Input material:
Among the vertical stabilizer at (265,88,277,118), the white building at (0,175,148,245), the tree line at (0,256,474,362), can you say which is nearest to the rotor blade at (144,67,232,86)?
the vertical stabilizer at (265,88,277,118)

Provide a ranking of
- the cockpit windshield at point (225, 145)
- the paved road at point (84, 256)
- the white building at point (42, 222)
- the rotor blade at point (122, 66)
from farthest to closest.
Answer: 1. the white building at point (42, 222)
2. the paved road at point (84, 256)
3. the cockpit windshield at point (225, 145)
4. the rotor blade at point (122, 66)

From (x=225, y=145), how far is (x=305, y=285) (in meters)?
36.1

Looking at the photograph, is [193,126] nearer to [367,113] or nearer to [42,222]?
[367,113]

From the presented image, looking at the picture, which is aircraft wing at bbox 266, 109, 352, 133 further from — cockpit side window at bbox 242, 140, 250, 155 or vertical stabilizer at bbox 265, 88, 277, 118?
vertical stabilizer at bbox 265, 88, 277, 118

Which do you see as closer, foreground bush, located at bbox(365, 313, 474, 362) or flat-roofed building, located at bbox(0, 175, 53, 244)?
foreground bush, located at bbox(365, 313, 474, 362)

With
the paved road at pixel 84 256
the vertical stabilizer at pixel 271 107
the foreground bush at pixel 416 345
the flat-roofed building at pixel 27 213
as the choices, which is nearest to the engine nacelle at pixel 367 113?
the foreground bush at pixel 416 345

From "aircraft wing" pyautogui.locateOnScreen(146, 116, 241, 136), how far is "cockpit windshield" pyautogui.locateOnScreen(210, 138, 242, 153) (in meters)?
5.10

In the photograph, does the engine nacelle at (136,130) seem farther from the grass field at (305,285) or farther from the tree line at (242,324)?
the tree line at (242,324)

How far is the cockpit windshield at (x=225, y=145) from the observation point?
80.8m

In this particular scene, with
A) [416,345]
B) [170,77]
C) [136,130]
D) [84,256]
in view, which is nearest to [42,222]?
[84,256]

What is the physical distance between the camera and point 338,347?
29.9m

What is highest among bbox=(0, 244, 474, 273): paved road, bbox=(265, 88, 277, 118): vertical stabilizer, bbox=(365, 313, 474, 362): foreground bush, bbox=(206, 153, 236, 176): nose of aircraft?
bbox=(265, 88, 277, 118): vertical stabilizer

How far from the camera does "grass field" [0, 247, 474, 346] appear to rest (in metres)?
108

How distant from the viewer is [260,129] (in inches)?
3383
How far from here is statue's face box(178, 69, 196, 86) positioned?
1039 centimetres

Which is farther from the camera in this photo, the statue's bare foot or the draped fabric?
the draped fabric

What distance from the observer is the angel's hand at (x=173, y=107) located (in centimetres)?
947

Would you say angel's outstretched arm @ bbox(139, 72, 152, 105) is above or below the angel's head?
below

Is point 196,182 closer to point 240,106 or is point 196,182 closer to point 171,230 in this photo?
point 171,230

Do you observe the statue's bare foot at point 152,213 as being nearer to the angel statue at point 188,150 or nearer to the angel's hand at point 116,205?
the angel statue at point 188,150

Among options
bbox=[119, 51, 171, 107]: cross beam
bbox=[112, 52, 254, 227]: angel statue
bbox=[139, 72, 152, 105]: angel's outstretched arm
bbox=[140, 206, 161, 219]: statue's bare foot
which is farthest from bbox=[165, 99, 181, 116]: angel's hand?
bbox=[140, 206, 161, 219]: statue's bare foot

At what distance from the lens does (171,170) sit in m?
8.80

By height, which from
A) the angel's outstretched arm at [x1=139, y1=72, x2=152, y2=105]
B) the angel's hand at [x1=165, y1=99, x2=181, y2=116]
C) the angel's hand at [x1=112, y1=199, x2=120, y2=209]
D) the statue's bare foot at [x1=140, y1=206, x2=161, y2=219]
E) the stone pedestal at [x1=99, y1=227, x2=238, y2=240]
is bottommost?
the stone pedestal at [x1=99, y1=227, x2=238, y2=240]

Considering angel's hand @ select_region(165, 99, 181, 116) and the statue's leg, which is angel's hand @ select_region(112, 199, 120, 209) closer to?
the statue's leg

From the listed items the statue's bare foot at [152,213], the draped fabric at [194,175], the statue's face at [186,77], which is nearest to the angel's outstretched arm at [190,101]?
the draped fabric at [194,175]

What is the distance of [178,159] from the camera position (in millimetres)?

Problem:
Please transcribe all of the data above, line for line, without changing a single character.

Solution to this problem:
Among the vertical stabilizer at (265,88,277,118), the white building at (0,175,148,245), the tree line at (0,256,474,362), can you say which is nearest to the rotor blade at (144,67,232,86)?
the vertical stabilizer at (265,88,277,118)

Provide a ranking of
- the cockpit windshield at point (225, 145)
- the paved road at point (84, 256)
- the white building at point (42, 222)
- the rotor blade at point (122, 66)
from farthest to closest.
Answer: 1. the white building at point (42, 222)
2. the paved road at point (84, 256)
3. the cockpit windshield at point (225, 145)
4. the rotor blade at point (122, 66)

From (x=225, y=145), how far is (x=305, y=285) (in meters)?
36.1

Looking at the photograph, is [193,126] nearer to [367,113] or nearer to [42,222]?
[367,113]

From the presented image, looking at the picture, which is aircraft wing at bbox 266, 109, 352, 133 further from — cockpit side window at bbox 242, 140, 250, 155 or vertical stabilizer at bbox 265, 88, 277, 118?
vertical stabilizer at bbox 265, 88, 277, 118

Which do you see as closer, foreground bush, located at bbox(365, 313, 474, 362) or flat-roofed building, located at bbox(0, 175, 53, 244)?
foreground bush, located at bbox(365, 313, 474, 362)

With
the paved road at pixel 84 256
the vertical stabilizer at pixel 271 107
the foreground bush at pixel 416 345
the flat-roofed building at pixel 27 213
as the choices, which is nearest to the engine nacelle at pixel 367 113?
the foreground bush at pixel 416 345

From "aircraft wing" pyautogui.locateOnScreen(146, 116, 241, 136), how far is "cockpit windshield" pyautogui.locateOnScreen(210, 138, 242, 153) (in meters)?
5.10

In the photograph, does the engine nacelle at (136,130) seem farther from the grass field at (305,285) or farther from the tree line at (242,324)?
the tree line at (242,324)

How far is the cockpit windshield at (x=225, y=145) from the observation point?
80.8m

In this particular scene, with
A) [416,345]
B) [170,77]
C) [136,130]
D) [84,256]
in view, which is nearest to [42,222]?
[84,256]

What is the physical distance between the camera and point 338,347?
29.9m

What is highest among bbox=(0, 244, 474, 273): paved road, bbox=(265, 88, 277, 118): vertical stabilizer, bbox=(365, 313, 474, 362): foreground bush, bbox=(206, 153, 236, 176): nose of aircraft?
bbox=(265, 88, 277, 118): vertical stabilizer

How far from the camera does "grass field" [0, 247, 474, 346] appear to rest (in metres)?
108

How distant from the viewer is [260,129] (in inches)?
3383
How far from here is statue's face box(178, 69, 196, 86) positioned?
1039 centimetres

Which is farther from the camera in this photo, the statue's bare foot or the draped fabric?
the draped fabric

What distance from the observer is the angel's hand at (x=173, y=107) located (in centimetres)?
947

Would you say angel's outstretched arm @ bbox(139, 72, 152, 105) is above or below the angel's head?
below

Is point 196,182 closer to point 240,106 or is point 196,182 closer to point 171,230 in this photo?
point 171,230

Do you observe the statue's bare foot at point 152,213 as being nearer to the angel statue at point 188,150 or nearer to the angel's hand at point 116,205?
the angel statue at point 188,150

Among options
bbox=[119, 51, 171, 107]: cross beam
bbox=[112, 52, 254, 227]: angel statue
bbox=[139, 72, 152, 105]: angel's outstretched arm
bbox=[140, 206, 161, 219]: statue's bare foot
which is farthest from bbox=[165, 99, 181, 116]: angel's hand?
bbox=[140, 206, 161, 219]: statue's bare foot

At what distance from the lens does (171,170) sit in m?
8.80

By height, which from
A) the angel's outstretched arm at [x1=139, y1=72, x2=152, y2=105]
B) the angel's hand at [x1=165, y1=99, x2=181, y2=116]
C) the angel's hand at [x1=112, y1=199, x2=120, y2=209]
D) the statue's bare foot at [x1=140, y1=206, x2=161, y2=219]
E) the stone pedestal at [x1=99, y1=227, x2=238, y2=240]
is bottommost?
the stone pedestal at [x1=99, y1=227, x2=238, y2=240]

Considering angel's hand @ select_region(165, 99, 181, 116) and the statue's leg, which is angel's hand @ select_region(112, 199, 120, 209) closer to?
the statue's leg

From the listed items the statue's bare foot at [152,213], the draped fabric at [194,175], the statue's face at [186,77], which is nearest to the angel's outstretched arm at [190,101]?
the draped fabric at [194,175]

What is the distance of [178,159] from the camera position (in millimetres)?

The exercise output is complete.